Though I have never been a fan of Clapton's personality (he rubs me the wrong way), I, too, find the same result in his life after Boyd finally broke from him. He cleaned up his addictions to drugs and alcohol, committed to a woman, married her, and is rearing children with her.
Pattie moved on to a relationship with yet another alcoholic which did not withstand the test of time.
And, she continues to drink herself.
Her great pride and joy in life is to have inspired beautiful songs.
Whoppee!
She, too, appears to be full of dichotomies. She goes on and on how Eric's drinking wore her down and was destroying him, so he left him. She writes of how she was finding peace in her days during the two weeks being away from him when she agrees to marry him.
Later she writes of how the not knowing how each day will be with him grew too exhausting and that she needed stability in her life. In the post-being-Mrs.RockStar era of her life, she writes how she thrives on not having plans and having the unexpected happen each day. I got the impression of a woman who is a crazy-maker. Her words and actions do not meet. It is her ex husbands who moved on to create stable, lasting marriages; not Pattie. She is the one who seems to be the addict who hasn't come to terms with her addictions. I laughed at the line in her end chapter of how she is glad that she did not "inherit the addictive gene." If she read her own story with open eyes she would see that she is a very addictive personality and is drawn to addictive personalites.
Her contradictions are tiring by the end. She claims to have been the mother-hen to her younger siblings, yet, she was mean to them when young and then engaged in a sexual relatioship with Clapton who had been living with Pattie's sister. How is such behavior protecting and nurturing ones younger siblings?

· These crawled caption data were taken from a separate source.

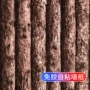 自粘自贴加厚原木色壁纸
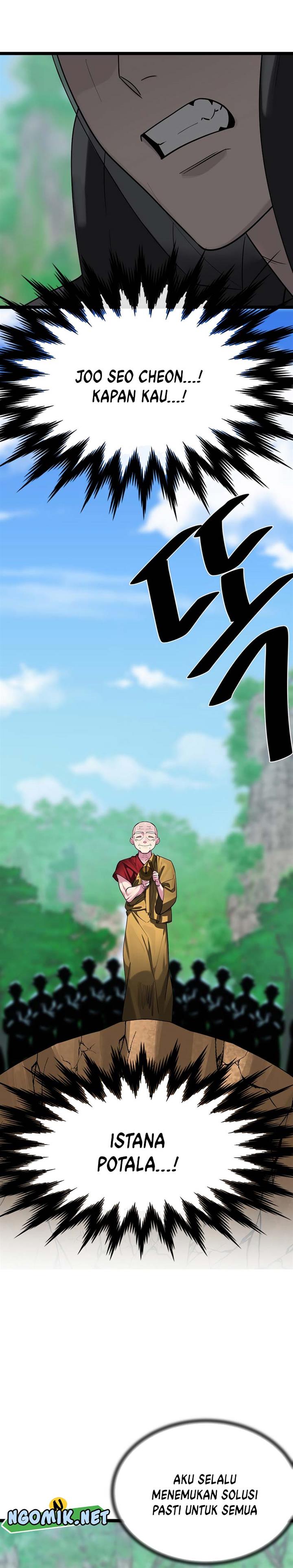 Volcanic Age Chap 246 - Next Chap 247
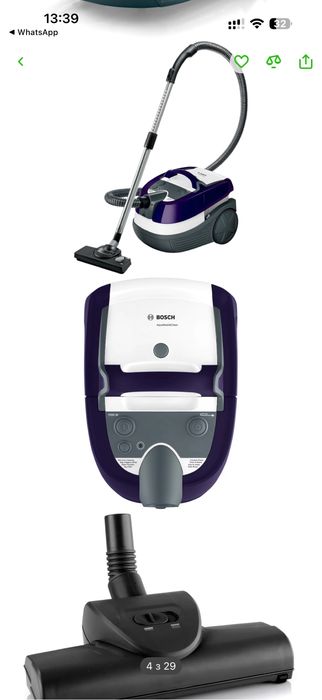 Пилосос миючий з аквафільтром Bosch BWD41740-ціна договірна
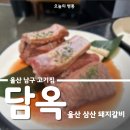 남구-76 | 울산 남구 고기집 담옥 삼산 돼지갈비 가성비 모임 장소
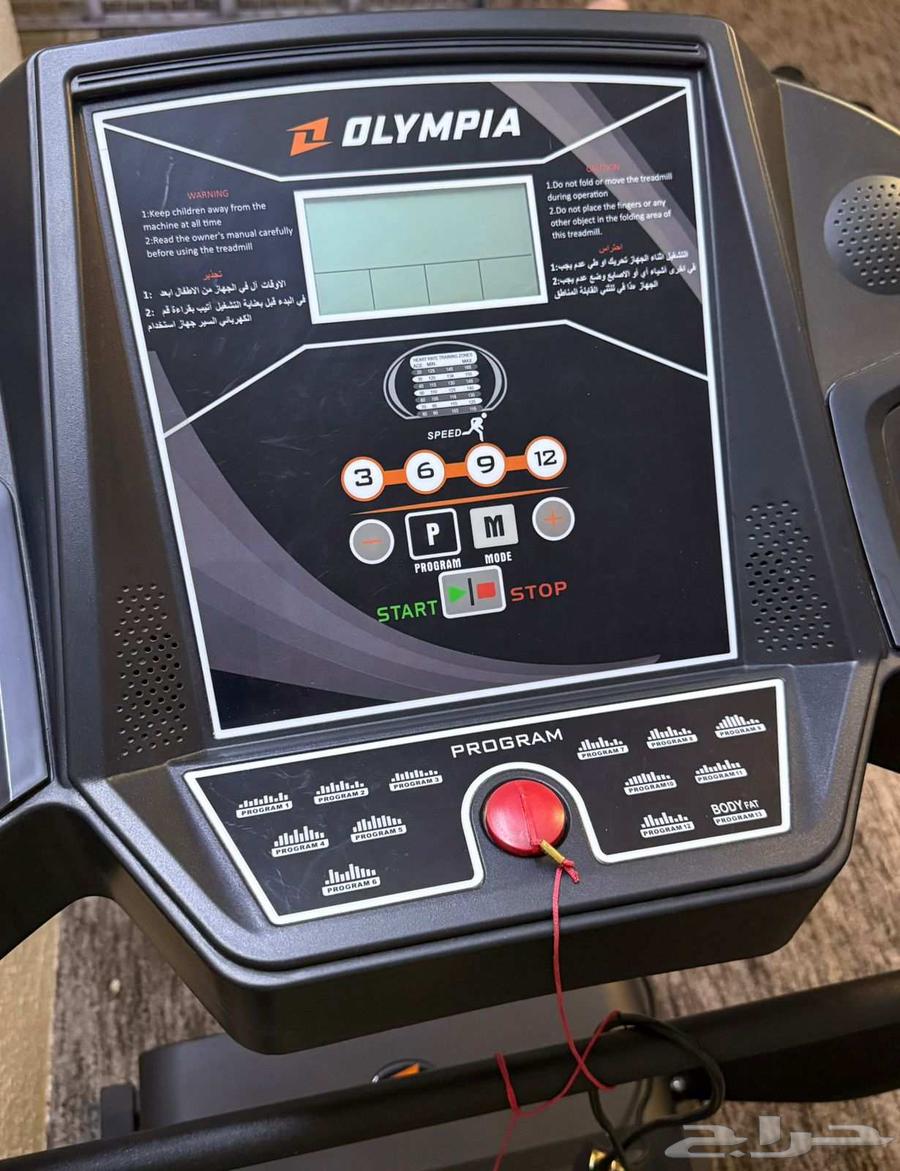 للبيع سير كهربائي رياضي - OLYMPIA64596882994307111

I found Pattie to be ultimately a very emotionally immature and unstable personality. She moves from relationship to relationship in a way that is frightening. She fears being alone and until she confronts her fears she will continue living lies.
She too claims that she and Eric had a very passionate relationship. This I did not find in her story. I found a very co-dependent, drug and alcohol fueled relationship. Pattie seems to confuse addiction with passion. She seems to be very emotionally confused.

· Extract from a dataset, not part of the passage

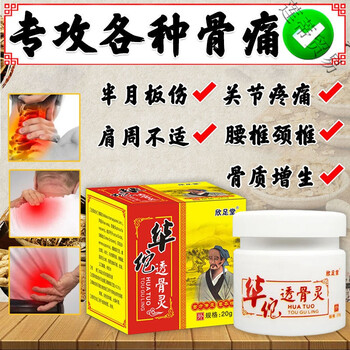 华佗透骨膏肩周痛风湿类风湿颈椎腰椎半月板膝盖腿疼痛关节止i痛膏 1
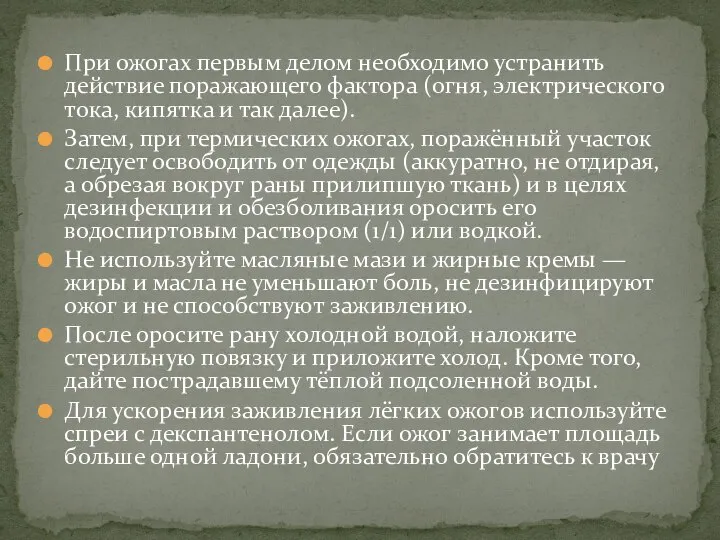 При ожогах первым делом необходимо устранить действие поражающего фактора (огня, электрического тока,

I wish her well. I wish her growth. I wish her recovery. I wish her peace. I wish she would stop dying her hair blonde and trying to look the part of a young rock and roll muse. She is growing old in body. It would be wonderful to see her accept this rather than deny it. Maturity would do her well, but she still seems lost in the first verse of Clapton's song, "Beautiful Tonight." I've never liked this song as I have found it always very shallow (the blonde in the song has always struck me as a very shallow woman) and the last verse is anything but romantic and loving. How romantic is it to be with a man who is so drunk that he needs help to getting into bed? Pattie still is trying to live verse one of the song. Eric has moved beyond the last verse and into a new and better song of life.
May Pattie do the same.
As for the book: Fast read. It does offer insights into lives of rock and roll from the 1960s-1970s. It is not a book worth buying and keeping. Check it out of the library and save your money for good literature.
writes,
Interesting rock history and worth reading. Insights about the Beatles, George Harrison, and Eric Clapton. If you're a fan of these artists and those times, it's fun to read. Neither George or Eric were quite the "knights in shining armor", in fact, sadly, speaks poorly of Eric. Only annoying thing, P. Boyd is not a writer and tends to ramble on, so you have to get past that throughout the book.